Ulnar movement is produced in two ways. In the usual working position with elbow flexed (e.g. turning a screwdriver, a doorknob) abduction and adduction occur between ulna and trochlea. Contraction of the anconeus causes slight abduction and pronation of the ulna, and these movements accompany pronation of the forearm. Ulnar abduction is opposed by the humeral head of pronator teres. This oblique pull adducts the radius (and hence the ulna).
In the rarer movements around a more laterally placed centre (lateral to the centre of the palm) ulnar movement at the trochlea is insufficient. Ulnar abduction and adduction with the elbow flexed are then produced by rotation of the shaft of the humerus, under the action of the short scapular muscles.
The forearm can be pronated and supinated around any finger tip placed on a fixed point. Ulnar movement is least when the little fingertip is fixed, greatest when index finger or thumb is fixed. The axis of rotation at the level of the wrist can thus be made to pass through any point between the styloid processes of radius and ulna; and each styloid process describes a semicircle around that point. Ulnar abduction and adduction are each accompanied by slight extension and then flexion at the elbow in order to bring this about. Thus during pronation the first half of the movement- is accompanied by abduction and slight extension of the ulna, and the second half by further abduction and slight flexion of the ulna. Likewise during supination the first half of the movement is accompanied by adduction and slight extension of the ulna, and the second half by further adduction and slight flexion of the ulna.

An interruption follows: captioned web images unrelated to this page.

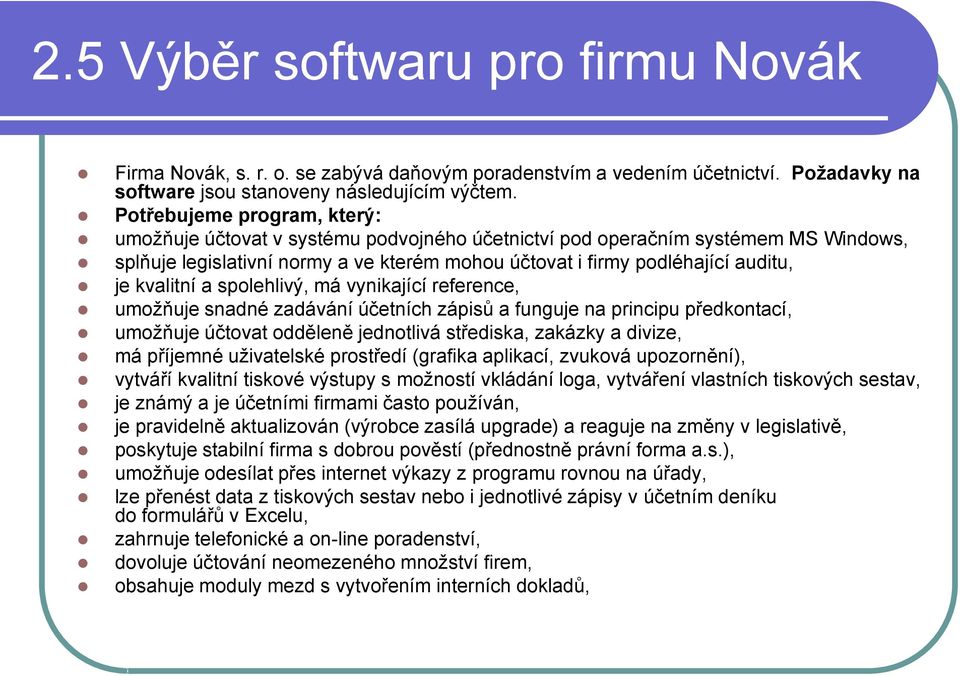 kvalitní a spolehlivý, má vynikající reference, umožňuje snadné zadávání účetních zápisů a funguje na principu předkontací, umožňuje účtovat odděleně jednotlivá střediska, zakázky a divize, má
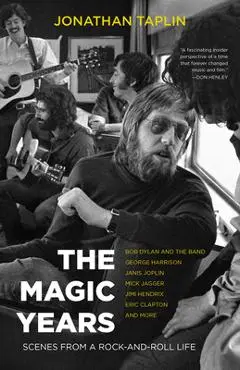 The Magic Years: Scenes from a Rock-And-Roll Life - Jonathan Taplin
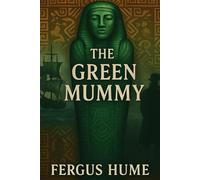 THE GREEN MUMMY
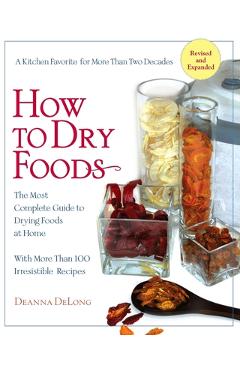 Coperta cărții 'How to Dry Foods: The Most Complete Guide to Drying Foods at Home - Deanna Delong'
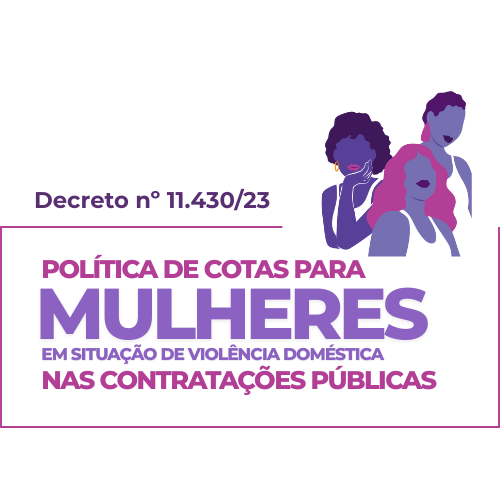 Banner Política de Cotas para Mulheres em Situação de Violência Doméstica nas Contratações Públicas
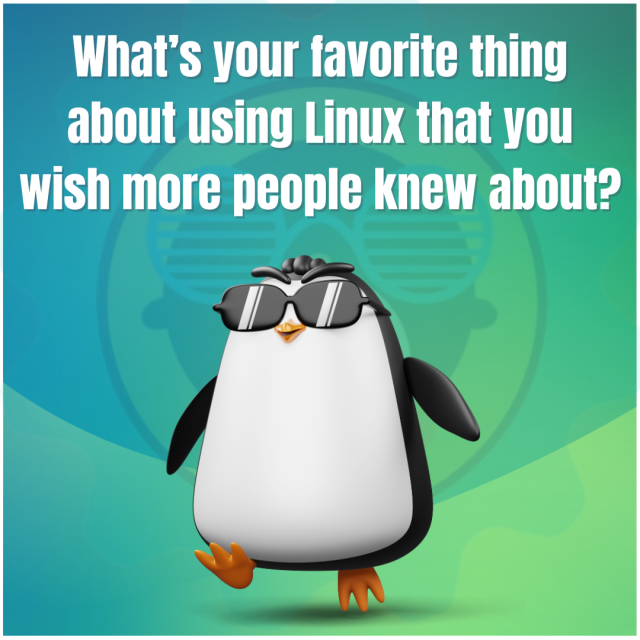 What's your favorite thing about using Linux that you wish more people knew about?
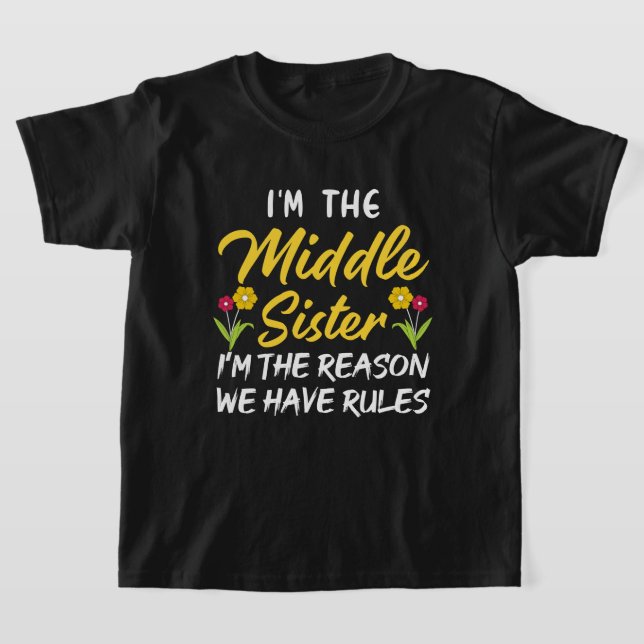Funny Middles Sister word art T-Shirt (Laydown)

Summarizing, simple pronation and supination about an immobile ulna are rare and unnatural movements. Almost always they are accompanied by synergic movements at shoulder and elbow to produce simultaneous movement of the ulna.
The muscles producing pronation are principally pronator quadratus and pronator teres, with some small assistance from flexor carpi radialis and palmaris longus (and brachioradialis as far as the midprone position). Supination is carried out by supinator and biceps, with some assistance from extensor pollicis longus and extensor carpi radialis longus. Note that pronation is essentially a function of the median nerve, while supination depends on the musculocutaneous nerve and the radial nerve.